Professor Sir John Sulston founded and directed the Sanger Institute, then Sanger Centre, from 1992 to 2000, leading a historic period of genetic discovery. He led the UK’s contribution to the draft Human Genome, a monumental effort that laid the foundations for the research that is transforming healthcare and understanding of disease today. 

In 2002, Sir John was awarded the Nobel Prize in Physiology or Medicine for his contribution to the understanding of how genes control cell division and cell death in an organism.

In 2017, Sir John was made a Companion of Honour by the Queen in her birthday honours for his major contribution to science and society.

Professor Sir Mike Stratton, director of the Wellcome Sanger Institute, said: “We all feel the loss today of a great scientific visionary and leader who made historic, landmark contributions to knowledge of the living world, and established a mission and agenda that defines 21st century science.”

President and Vice-Chancellor Professor Dame Nancy Rothwell said: "John was not only a great scientist but also a great human being.  While he was working at the University over the last ten years, he donated a large part of his salary to support young researchers and he always chose the cheapest transport routes in order to use the money for his research.

"We will all miss him as a scientist but also for what he did beyond his great discoveries and because he was just such a lovely person."

Professor John Harris, Founder Director of The Institute for Science, Ethics and Innovation, said:  “All of us who worked with John for over ten years in founding and shaping Manchester’s Institute for Science, Ethics and Innovation (iSEI) are mourning the loss of a dear friend and a truly good man. 

"John set a personal example of ethics in action.
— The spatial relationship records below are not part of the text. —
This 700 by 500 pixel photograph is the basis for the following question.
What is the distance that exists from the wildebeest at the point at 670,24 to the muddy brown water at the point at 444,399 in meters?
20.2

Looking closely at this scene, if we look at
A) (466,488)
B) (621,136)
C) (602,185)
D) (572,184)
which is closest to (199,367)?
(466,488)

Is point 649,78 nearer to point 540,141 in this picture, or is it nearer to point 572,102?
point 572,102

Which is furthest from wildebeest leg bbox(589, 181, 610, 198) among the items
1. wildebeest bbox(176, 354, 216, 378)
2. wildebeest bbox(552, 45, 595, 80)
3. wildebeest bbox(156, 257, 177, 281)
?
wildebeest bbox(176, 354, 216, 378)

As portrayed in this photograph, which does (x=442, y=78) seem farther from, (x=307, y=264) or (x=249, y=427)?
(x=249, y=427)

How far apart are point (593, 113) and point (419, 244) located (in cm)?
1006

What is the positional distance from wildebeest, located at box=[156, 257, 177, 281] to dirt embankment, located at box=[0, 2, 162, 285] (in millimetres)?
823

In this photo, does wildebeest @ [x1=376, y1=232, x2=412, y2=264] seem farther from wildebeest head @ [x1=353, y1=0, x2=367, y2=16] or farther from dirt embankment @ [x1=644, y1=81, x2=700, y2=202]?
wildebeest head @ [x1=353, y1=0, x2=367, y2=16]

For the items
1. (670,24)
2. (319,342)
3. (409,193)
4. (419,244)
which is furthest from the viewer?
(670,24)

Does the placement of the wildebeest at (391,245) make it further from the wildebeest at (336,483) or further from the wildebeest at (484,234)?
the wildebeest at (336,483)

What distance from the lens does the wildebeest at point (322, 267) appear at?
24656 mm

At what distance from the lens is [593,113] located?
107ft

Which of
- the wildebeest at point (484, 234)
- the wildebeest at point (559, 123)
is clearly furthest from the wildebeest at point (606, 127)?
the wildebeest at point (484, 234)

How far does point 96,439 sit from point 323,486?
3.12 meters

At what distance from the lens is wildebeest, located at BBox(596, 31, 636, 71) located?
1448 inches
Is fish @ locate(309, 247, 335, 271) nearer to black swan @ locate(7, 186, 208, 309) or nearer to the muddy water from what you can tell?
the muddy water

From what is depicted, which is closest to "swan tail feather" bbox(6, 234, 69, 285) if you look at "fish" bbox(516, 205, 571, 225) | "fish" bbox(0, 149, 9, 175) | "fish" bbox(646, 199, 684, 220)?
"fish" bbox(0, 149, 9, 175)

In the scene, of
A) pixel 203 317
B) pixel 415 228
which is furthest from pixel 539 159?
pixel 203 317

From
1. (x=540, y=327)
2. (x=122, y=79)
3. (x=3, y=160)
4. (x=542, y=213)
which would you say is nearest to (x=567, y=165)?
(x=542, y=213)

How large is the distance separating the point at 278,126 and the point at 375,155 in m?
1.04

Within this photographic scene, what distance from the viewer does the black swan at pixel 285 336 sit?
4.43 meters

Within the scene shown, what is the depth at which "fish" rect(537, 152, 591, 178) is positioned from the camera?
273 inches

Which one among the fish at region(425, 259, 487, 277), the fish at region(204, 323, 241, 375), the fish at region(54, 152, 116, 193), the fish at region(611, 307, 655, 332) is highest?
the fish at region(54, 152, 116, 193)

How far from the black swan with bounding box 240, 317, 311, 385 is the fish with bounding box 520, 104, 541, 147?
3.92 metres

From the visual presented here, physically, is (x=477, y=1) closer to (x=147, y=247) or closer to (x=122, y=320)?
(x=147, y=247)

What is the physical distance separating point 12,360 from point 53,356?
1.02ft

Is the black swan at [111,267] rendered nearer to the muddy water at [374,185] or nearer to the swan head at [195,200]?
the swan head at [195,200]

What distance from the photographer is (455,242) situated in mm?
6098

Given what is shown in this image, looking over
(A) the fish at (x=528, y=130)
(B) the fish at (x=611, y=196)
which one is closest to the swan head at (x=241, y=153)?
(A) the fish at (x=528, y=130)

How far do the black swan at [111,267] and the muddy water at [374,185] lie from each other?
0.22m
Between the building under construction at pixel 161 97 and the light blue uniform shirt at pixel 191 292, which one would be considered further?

His vision, that the fruits science should be at the service of humankind, freely shared and available in the public domain, inspired all who were privileged to know him." 

Sir John was born on 17 March 1942. From an early age, he was fascinated with the mechanical workings of organisms and went on to complete his undergraduate degree in organic chemistry at Pembroke College, Cambridge in 1963. He then went on to join the Department of Chemistry at the University of Cambridge, where he carried out a PhD on nucleotide chemistry.

At the time of his death, Sir John was Professor and Chairman of the Institute of Science, Ethics and Innovation at the University, where he researched the relationship between scientists and society, a subject he was passionate about.